** Start of Page extract **

ASTEROID MINING (article by Catalin Rogojinaru (katxrgo))
The age of science we live in is full of opportunities reaching far beyond our skies, though we still have a long way ahead of us in order to physically reach for alien worlds. For now, we can only hypothesis our future endeavors in the outer space and, in order to facilitate our mobility through space, we first need to find a shortcut that can eliminate one of our greatest problem in space exploration: our Earth's gravity.
Our planet is a massive cosmic body, with a massive gravitational field. When a spacecraft lifts off, it has to reach a speed of 28,968 km/h (18,000 mi/h) in order to reach its orbit around Earth, burning through a tremendous amount of fuel. As a result, astronomers have thought about different ways to continue space exploration from colonies located on alien worlds far smaller and far less denser than our planet, worlds where gravity is no longer an issue. The Moon's gravity is only 16% that of Earth's and Mars has only 36% of the gravity pull of Earth (also remember that Earth is the densest object in the entire Solar System, denser even than the Sun).
Yet there is something else inside our Solar System, something that has small gravitational fields and is also full of resources, precious to both humans and space exploration: the asteroids.

** End of Page extract **

* Exercise set *
1) Answer these from the asteroid mining article, each on its own line:
(a) What speed must a spacecraft reach to get into orbit around Earth?
(b) What percentage of Earth's gravity does the Moon have?
(c) Which object does the article call the densest in the entire Solar System?
2) Return the passage of the asteroid mining article word for word, from "The age of science" up to and including "our Earth's gravity.".
3) Write the next part of the asteroid mining article, starting right after its final sentence.

** Start of Material **

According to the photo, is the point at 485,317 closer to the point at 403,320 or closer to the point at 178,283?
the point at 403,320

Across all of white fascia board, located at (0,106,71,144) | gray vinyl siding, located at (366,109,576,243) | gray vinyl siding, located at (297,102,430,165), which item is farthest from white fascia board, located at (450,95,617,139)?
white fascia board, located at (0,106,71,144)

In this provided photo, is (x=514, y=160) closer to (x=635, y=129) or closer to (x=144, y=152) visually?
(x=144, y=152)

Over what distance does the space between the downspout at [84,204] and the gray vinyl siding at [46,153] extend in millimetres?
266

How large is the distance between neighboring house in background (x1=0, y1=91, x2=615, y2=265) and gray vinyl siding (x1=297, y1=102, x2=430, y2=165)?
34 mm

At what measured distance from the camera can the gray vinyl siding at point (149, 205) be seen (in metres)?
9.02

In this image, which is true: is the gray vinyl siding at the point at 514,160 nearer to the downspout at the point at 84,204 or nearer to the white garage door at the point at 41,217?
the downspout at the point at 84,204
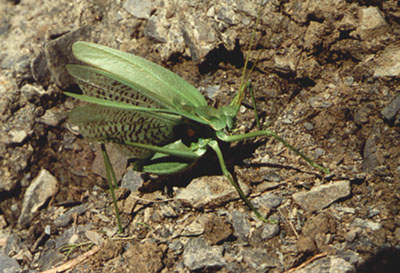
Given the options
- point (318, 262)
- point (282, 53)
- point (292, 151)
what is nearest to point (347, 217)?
point (318, 262)

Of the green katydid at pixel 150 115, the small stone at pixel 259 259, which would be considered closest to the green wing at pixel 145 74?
the green katydid at pixel 150 115

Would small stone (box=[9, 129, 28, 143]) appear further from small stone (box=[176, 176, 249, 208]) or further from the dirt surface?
small stone (box=[176, 176, 249, 208])

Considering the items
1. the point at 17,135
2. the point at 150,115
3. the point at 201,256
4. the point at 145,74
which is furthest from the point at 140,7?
the point at 201,256

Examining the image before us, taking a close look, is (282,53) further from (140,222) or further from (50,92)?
(50,92)

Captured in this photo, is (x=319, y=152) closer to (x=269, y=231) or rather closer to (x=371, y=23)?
(x=269, y=231)

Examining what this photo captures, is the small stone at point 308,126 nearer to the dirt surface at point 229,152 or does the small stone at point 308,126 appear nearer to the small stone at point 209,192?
the dirt surface at point 229,152

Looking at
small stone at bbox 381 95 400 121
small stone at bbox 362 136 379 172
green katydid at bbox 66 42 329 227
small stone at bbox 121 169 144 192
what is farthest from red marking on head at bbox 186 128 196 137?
small stone at bbox 381 95 400 121
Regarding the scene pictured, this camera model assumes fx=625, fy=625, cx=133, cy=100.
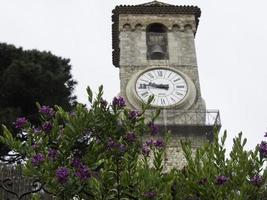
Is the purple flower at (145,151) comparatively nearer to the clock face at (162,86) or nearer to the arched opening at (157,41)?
the clock face at (162,86)

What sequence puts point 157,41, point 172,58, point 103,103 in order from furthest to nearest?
point 157,41 → point 172,58 → point 103,103

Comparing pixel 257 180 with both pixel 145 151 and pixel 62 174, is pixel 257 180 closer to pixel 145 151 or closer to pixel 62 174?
pixel 145 151

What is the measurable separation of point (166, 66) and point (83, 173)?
51.8 ft

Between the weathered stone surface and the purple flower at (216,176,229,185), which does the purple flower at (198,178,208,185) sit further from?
the weathered stone surface

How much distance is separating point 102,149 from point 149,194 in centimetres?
75

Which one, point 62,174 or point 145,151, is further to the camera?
point 145,151

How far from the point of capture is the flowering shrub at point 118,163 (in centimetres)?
510

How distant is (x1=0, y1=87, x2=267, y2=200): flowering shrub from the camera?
510 centimetres

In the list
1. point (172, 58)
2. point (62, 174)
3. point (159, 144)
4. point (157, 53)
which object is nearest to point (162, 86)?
point (172, 58)

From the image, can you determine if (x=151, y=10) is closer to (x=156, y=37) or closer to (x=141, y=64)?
(x=156, y=37)

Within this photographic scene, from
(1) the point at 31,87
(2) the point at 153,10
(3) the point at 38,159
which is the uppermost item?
(2) the point at 153,10

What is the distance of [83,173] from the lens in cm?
507

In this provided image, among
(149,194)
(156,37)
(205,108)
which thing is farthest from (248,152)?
(156,37)

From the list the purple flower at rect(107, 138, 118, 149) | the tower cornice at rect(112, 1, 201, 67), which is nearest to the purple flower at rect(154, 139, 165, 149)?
the purple flower at rect(107, 138, 118, 149)
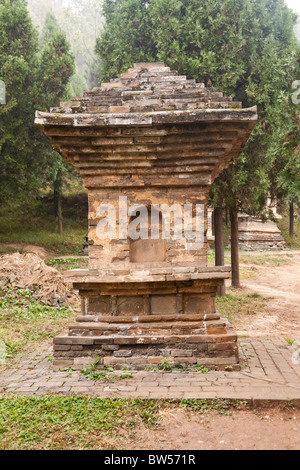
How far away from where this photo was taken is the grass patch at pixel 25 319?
7035 millimetres

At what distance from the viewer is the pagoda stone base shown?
4949 mm

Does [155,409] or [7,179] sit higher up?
[7,179]

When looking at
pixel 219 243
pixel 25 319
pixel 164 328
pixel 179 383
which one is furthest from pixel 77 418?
pixel 219 243

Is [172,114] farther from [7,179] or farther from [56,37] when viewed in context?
[56,37]

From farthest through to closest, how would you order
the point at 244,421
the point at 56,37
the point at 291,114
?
the point at 56,37 → the point at 291,114 → the point at 244,421

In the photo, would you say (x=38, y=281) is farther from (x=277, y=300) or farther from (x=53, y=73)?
(x=53, y=73)

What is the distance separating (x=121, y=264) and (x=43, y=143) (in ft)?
37.3

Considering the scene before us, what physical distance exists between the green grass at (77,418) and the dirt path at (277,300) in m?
3.73

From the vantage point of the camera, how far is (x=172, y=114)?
15.5ft

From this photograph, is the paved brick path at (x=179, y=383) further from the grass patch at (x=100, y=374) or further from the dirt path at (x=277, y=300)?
the dirt path at (x=277, y=300)

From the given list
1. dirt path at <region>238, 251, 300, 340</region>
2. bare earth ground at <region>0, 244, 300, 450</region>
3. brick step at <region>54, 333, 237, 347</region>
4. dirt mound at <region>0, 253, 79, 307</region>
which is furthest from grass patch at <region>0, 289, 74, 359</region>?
dirt path at <region>238, 251, 300, 340</region>

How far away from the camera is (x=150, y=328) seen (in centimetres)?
505

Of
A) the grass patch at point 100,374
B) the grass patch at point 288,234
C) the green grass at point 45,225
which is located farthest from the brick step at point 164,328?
the grass patch at point 288,234

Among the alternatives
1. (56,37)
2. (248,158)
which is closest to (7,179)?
(56,37)
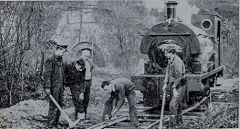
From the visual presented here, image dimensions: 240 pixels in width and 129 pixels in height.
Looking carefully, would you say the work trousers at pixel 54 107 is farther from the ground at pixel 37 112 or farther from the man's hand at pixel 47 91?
the ground at pixel 37 112

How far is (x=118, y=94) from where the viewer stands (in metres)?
6.22

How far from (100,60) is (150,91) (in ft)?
3.73

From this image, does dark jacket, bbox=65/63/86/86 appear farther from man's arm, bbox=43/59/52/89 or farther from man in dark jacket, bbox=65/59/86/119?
man's arm, bbox=43/59/52/89

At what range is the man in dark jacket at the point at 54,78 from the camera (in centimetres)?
640

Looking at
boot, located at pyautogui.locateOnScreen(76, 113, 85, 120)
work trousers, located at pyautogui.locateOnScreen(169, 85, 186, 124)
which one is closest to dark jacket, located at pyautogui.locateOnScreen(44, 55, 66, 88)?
boot, located at pyautogui.locateOnScreen(76, 113, 85, 120)

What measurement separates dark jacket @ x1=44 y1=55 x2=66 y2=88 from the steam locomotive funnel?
99.6 inches

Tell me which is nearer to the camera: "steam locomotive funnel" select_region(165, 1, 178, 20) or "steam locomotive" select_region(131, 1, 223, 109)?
"steam locomotive" select_region(131, 1, 223, 109)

** End of Material **

* Answers to the exercise *
1)
(a) 28,968 km/h (18,000 mi/h)
(b) 16%
(c) Earth

2)
The age of science we live in is full of opportunities reaching far beyond our skies, though we still have a long way ahead of us in order to physically reach for alien worlds. For now, we can only hypothesis our future endeavors in the outer space and, in order to facilitate our mobility through space, we first need to find a shortcut that can eliminate one of our greatest problem in space exploration: our Earth's gravity.

3)
Now in order to talk about mining these objects, we first need to understand what an asteroid really is.
Earth, our home planet, is nothing more than a huge asteroid. In fact, during the formation of the inner planets, 4.5 billion years ago, dust particles collided with dust particles, pebbles with pebbles, asteroids with asteroids, planetesimals with other planetesimals, asteroids or comets, forming the four planets between the Sun and Jupiter: Mercury, Venus, Earth and Mars.
Beyond the reaches of the Red Planet we find the Asteroid Belt, a scattered ring of space debris that was supposed to become a planet, but failed because of Jupiter's immense gravitational field.
When planets form, it’s because of gravity, since in space any object (no matter how small) has a gravitational field. The larger the object, the larger its gravity becomes. And when an asteroid/planetesimal reaches at least 400km in diameter, its gravitational field starts shaping the object into a sphere. A perfect example would be Ceres, the largest object inside the Asteroid Belt, catalogued as a dwarf planet, but in fact an asteroid that failed to become a planet because of Jupiter's gravitational influence on the Asteroid Belt. If we eventually start mining asteroids in our Solar System, Ceres is the perfect place to start for building a colony.
As a G-Type asteroid (carbonaceous asteroid), Ceres contains a lot of carbon but it also contains huge amounts of water. Its surface area is slightly smaller than the country of Kazakhstan, 2.700.000 km^2, ensuring enough space for astronauts to build a colony, and providing a gravitational field safe enough for spacecrafts to land and lift off. The huge amount of water also means a huge amount of fuel by splitting the water molecules through electrolysis into hydrogen and oxygen, both extremely flammable. In fact, Ceres supposedly has enough water to be able to fuel 10 takeoffs a day for at least 200 years.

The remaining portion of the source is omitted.